**TASKS**
1. Name every woman whose political discourse the book description says is examined in its three case studies.
2. According to the book description, at which university does Tarez Samra Graban hold the position of assistant professor of English?
3. Return the passage of the book description starting with "Ultimately, Women’s Irony suggests" and going on through "in political situations.", copied without any change.

**TEXT**

###

In Women’s Irony: Rewriting Feminist Rhetorical Histories, author Tarez Samra Graban synthesizes three decades of feminist scholarship in rhetoric, linguistics, and philosophy to present irony as a critical paradigm for feminist rhetorical historiography that is not linked to humor, lying, or intention. Using irony as a form of ideological disruption, this innovative approach allows scholars to challenge simplistic narratives of who harmed, and who was harmed, throughout rhetorical history.

Three case studies of women’s political discourse between 1600 and 1900—examining the work of Anne Askew, Anne Hutchinson, and Helen M. Gougar—demonstrate how reading historical texts ironically complicates the theoretical relationships between women and agency, language and history, and archival location and memory. Interwoven throughout are shorter case studies from twentieth-century performances, revealing irony’s consciousness-raising potential for the present and the future.

Ultimately, Women’s Irony suggests alternative ways to question women’s histories and consider how contemporary feminist discourse might be better historicized. Graban challenges critical methods in rhetoric, asking scholars in rhetoric and its related disciplines—composition, communication, and English studies—to rethink how they produce historical knowledge and use archives to recover women’s performances in political situations.

Authors/Editors

Tarez Samra Graban is an assistant professor of English at Florida State University and a coauthor of GenAdmin: Theorizing WPA Identities in the Twenty-First Century. Her essays on feminist rhetorical historiography and archival theory have been published in the journals Rhetorica, Gender and Language, College English and in the edited collections Working in the Archives: Practical Research Methods for Rhetoric and Composition, and Rhetoric and the Digital Humanities.

###

**GIVEN DATA**
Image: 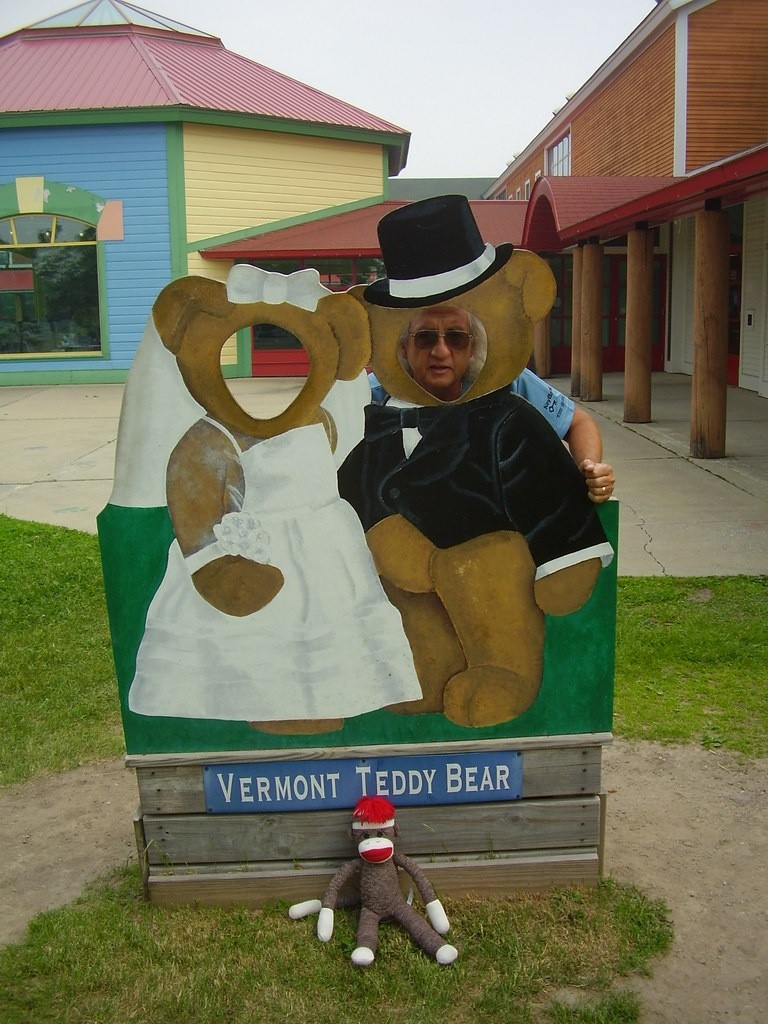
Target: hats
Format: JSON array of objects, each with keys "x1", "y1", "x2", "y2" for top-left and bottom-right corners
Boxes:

###

**ANSWERS TO THE PROBLEMS**
1. Anne Askew, Anne Hutchinson, Helen M. Gougar

2. Florida State University

3.
Ultimately, Women’s Irony suggests alternative ways to question women’s histories and consider how contemporary feminist discourse might be better historicized. Graban challenges critical methods in rhetoric, asking scholars in rhetoric and its related disciplines—composition, communication, and English studies—to rethink how they produce historical knowledge and use archives to recover women’s performances in political situations.